I took Lene’s hand and slid the watch onto her wrist. She gave me a confused look but offered no resistance. I snapped the clasp shut. “There. Now it fits.”
She shook her arm and the watch remained in place. “It’s heavy.”
“You’ll get used to it.”
She looked at the watch face for a long time. She wiped a mote of dust from the glass. “I guess I’ll have to.”
“So…?” I prompted.
“Okay, I’ll do it.” She stared straight ahead. “Take the fuckers down.”
I’d never noticed before, but she had her father’s eyes.
Dear Kelvin,
Thanks for helping me earlier. I was in deep shit. Now I’m in slightly shallower shit. Basically, I’m at war with a company called Sanchez Aluminum. I’ll give you the full story later. For now, I need another favor.
Sanchez Aluminum’s smelting facility is in a mini-bubble near the reactors. The reactor/smelter complex is a kilometer from town.
I did some research and found a twenty-year-old article about the “negotiations” between Sanchez and KSC. KSC got really hands-on in the smelter’s design process and Sanchez didn’t like it. They almost went to litigation in Kenyan court.
Sanchez’s argument was “It’s our smelter. We don’t need approval from anyone. Fuck off.”
KSC’s counter was “It’s 200 meters from our reactors. We need to know it won’t blow up. Give us approval rights or we won’t rent you the space, you little shits.”
Ultimately KSC won because they own the mini-bubble. They never sell property—they’re all about rent.

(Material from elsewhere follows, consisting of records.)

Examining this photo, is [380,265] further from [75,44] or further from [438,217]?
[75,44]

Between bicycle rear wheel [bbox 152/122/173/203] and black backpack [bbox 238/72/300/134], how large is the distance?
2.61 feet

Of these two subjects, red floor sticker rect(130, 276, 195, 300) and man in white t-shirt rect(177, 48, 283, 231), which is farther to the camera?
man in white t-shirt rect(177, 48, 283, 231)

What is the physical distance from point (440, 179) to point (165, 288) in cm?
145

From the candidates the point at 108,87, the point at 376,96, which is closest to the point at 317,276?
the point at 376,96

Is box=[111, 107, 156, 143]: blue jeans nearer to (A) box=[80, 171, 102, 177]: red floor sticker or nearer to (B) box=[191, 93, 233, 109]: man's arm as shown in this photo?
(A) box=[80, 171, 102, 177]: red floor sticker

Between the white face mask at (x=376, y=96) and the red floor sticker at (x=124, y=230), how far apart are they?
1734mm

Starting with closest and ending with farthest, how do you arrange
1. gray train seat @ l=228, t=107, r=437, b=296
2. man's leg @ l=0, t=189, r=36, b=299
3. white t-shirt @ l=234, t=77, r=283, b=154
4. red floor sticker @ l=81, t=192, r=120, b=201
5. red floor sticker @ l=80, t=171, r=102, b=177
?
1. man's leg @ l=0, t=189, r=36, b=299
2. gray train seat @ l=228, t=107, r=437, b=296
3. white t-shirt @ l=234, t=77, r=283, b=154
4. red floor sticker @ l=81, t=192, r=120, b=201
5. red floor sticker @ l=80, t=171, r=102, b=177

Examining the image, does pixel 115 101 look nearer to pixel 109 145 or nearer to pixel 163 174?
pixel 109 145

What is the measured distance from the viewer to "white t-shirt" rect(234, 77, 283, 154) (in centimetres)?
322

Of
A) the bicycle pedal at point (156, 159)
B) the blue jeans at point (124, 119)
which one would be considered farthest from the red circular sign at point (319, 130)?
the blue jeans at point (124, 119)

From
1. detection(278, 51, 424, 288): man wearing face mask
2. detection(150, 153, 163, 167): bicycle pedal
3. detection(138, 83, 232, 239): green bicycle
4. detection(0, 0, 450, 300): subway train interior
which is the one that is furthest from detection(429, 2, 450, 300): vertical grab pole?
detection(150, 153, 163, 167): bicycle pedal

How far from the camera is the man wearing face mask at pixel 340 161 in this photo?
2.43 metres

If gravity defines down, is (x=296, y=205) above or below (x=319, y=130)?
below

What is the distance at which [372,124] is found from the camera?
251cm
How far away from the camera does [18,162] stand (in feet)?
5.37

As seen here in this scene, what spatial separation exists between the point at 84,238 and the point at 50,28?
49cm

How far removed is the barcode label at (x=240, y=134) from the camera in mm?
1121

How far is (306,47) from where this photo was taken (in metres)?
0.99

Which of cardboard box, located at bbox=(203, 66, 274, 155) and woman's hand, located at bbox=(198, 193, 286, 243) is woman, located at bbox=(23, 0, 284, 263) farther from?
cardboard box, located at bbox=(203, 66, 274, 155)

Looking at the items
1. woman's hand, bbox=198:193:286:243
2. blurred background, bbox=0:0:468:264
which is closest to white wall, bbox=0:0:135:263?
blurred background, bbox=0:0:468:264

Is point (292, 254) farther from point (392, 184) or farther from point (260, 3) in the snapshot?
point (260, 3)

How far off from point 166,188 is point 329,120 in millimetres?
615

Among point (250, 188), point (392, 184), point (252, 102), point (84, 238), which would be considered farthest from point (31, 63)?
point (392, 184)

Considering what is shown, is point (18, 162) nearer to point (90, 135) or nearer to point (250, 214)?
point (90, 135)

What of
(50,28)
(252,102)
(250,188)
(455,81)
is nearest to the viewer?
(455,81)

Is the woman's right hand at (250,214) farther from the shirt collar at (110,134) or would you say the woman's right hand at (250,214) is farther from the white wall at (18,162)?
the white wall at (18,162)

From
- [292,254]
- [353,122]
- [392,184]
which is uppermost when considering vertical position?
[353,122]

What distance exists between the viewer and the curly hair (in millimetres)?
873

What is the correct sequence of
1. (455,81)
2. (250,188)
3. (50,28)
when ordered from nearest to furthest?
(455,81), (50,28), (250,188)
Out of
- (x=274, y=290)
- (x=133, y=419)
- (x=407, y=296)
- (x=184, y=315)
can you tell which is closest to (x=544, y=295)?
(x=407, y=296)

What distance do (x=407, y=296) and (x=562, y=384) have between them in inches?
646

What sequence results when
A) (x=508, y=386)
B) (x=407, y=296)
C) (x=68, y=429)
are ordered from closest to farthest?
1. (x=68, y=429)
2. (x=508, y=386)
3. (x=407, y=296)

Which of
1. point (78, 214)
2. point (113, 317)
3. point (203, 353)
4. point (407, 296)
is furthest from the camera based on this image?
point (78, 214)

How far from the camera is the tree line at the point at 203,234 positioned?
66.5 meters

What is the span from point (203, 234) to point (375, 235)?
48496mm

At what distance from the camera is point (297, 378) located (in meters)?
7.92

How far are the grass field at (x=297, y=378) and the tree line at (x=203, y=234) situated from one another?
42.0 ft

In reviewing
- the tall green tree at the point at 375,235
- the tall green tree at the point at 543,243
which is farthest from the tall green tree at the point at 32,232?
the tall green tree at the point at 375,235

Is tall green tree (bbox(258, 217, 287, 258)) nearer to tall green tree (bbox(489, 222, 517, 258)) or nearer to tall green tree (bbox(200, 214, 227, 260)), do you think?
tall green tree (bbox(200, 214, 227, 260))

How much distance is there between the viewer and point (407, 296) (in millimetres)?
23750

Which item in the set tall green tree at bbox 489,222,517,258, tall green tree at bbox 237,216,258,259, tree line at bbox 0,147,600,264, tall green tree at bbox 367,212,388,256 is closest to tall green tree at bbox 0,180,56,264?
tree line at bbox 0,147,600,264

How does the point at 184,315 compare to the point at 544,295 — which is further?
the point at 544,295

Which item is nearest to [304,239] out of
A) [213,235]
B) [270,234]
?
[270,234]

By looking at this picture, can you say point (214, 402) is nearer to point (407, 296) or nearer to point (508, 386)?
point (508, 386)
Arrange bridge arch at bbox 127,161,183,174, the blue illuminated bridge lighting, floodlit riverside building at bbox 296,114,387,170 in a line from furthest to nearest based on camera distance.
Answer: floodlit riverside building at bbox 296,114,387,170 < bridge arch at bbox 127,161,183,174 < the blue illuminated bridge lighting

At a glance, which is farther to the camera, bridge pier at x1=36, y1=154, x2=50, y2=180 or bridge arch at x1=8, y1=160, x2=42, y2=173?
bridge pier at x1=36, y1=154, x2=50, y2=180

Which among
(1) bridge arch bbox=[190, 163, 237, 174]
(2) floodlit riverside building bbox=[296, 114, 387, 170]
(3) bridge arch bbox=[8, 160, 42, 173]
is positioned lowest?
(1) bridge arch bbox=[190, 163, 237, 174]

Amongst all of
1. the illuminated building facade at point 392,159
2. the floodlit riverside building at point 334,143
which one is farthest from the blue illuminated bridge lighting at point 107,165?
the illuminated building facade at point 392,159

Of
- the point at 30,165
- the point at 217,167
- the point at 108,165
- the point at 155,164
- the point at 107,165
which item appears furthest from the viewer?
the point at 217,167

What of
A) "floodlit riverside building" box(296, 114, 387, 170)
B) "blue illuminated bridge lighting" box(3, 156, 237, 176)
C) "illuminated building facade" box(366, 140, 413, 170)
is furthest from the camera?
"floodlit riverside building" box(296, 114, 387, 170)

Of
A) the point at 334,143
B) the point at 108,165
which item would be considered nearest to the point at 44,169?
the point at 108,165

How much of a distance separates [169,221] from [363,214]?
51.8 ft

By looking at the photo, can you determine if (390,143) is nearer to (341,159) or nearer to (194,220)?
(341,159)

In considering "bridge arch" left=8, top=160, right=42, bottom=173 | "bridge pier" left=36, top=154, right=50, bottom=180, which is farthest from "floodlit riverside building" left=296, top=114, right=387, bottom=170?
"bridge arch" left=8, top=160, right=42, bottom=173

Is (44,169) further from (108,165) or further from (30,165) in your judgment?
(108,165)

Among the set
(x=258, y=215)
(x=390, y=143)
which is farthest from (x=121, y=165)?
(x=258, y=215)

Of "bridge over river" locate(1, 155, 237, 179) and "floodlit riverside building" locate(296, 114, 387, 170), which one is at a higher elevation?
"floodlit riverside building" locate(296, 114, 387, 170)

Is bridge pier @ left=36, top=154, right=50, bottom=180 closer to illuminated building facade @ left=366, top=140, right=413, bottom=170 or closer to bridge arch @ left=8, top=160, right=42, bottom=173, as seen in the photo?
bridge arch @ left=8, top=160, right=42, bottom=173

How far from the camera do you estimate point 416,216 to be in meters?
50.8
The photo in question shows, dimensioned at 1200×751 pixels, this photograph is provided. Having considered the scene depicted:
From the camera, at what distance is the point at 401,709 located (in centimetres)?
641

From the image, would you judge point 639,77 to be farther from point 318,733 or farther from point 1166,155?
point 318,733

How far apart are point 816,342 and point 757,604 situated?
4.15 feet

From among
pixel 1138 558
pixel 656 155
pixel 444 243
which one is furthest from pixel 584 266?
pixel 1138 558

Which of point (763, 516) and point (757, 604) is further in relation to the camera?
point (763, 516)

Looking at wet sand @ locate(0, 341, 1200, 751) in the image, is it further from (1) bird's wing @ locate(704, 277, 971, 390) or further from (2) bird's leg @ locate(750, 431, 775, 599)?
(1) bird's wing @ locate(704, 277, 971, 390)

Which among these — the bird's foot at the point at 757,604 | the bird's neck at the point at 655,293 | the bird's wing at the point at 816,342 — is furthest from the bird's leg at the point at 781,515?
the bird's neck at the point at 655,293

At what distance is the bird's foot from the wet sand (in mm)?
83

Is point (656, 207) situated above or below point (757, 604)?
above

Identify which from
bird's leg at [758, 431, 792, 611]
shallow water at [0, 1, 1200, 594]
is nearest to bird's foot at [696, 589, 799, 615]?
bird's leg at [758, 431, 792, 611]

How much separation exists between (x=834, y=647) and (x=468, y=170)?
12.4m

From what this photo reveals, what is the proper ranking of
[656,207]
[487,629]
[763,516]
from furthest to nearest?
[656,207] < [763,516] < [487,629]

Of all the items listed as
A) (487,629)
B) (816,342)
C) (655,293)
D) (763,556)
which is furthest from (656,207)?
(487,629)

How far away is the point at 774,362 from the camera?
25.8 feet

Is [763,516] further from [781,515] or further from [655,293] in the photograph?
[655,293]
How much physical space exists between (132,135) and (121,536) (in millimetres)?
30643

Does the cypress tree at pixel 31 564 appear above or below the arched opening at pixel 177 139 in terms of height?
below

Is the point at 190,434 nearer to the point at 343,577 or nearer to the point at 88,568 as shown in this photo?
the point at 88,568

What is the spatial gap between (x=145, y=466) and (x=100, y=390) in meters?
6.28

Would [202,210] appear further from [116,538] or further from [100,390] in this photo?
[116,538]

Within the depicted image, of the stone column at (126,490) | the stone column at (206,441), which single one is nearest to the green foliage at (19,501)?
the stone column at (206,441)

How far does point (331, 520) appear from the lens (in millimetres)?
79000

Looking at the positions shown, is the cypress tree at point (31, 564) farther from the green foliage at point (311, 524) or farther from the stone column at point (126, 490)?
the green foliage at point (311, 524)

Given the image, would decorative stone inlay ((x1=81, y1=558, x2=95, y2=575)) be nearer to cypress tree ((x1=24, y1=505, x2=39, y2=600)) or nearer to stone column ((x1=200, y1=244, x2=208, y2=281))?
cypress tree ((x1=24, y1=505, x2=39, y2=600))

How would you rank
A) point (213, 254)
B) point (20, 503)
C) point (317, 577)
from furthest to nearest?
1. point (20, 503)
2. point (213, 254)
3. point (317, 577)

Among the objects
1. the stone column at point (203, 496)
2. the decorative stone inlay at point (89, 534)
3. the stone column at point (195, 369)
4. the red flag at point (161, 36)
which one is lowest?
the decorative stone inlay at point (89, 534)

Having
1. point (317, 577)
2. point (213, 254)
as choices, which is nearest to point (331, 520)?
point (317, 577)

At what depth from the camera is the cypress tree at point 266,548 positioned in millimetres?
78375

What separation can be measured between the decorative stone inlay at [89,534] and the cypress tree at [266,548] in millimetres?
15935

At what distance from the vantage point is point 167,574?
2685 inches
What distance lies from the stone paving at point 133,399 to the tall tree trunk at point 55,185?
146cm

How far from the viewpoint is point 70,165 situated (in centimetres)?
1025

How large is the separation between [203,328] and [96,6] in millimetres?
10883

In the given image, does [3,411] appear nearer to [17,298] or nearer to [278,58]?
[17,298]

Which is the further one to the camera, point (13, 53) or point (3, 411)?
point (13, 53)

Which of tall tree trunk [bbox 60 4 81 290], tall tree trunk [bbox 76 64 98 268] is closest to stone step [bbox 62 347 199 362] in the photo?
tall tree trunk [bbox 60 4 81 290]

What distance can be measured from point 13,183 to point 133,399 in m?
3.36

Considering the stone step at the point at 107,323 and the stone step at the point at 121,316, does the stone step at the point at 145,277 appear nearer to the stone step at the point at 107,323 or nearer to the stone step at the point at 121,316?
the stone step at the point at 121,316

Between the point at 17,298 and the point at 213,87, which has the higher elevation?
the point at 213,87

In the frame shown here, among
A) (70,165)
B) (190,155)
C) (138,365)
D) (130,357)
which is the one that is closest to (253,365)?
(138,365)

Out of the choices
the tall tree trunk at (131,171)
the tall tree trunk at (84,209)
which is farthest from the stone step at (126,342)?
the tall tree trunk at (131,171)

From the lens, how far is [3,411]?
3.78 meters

Anyway, the upshot is KSC must have detailed schematics of the Sanchez smelter somewhere. Like…super detailed with every potential failure case analyzed and covered. I need you to get ahold of those documents. I know you work in a totally different part of KSC, but you still have access most people don’t. Feel free to spread some money around in the process. I’ll pay you back.
Dear Jazz,
The plans are enclosed. They were surprisingly easy to get. No part of them was considered a company secret or industrial process. Sanchez kept the exact chemistry in the smelter to themselves, but everything else was right there in the architectural plans.
I have a drinking buddy in the metallurgy lab in Building 27. They’d been consulted as part of the safety overview. He pulled the plans up on his boss’s computer (which has no password protection). All I had to do was buy him a beer.
So the cost was two beers (had to have one myself, of course). Call it 50 slugs.
Dear Kelvin
Thanks, buddy. Make it 75 slugs and have another beer on me.
CLOSED FOR PRIVATE EVENT read the sign.
“You didn’t have to do that, Billy,” I said.
“Nonsense, luv,” he said. “You said you needed a meeting space, so this is it.”
I closed the door to Hartnell’s behind me and sat at my usual spot. “But you’re losing revenue.”
He laughed. “Believe me, luv, I’ve made far more from you than I’ll lose by being closed for an hour in the morning.”
“Well, thanks.” I tapped the counter. “As long as I’m here…”
He poured me a pint and slid it over.
“Heya,” said Dale from the doorway. “You wanted to see me?”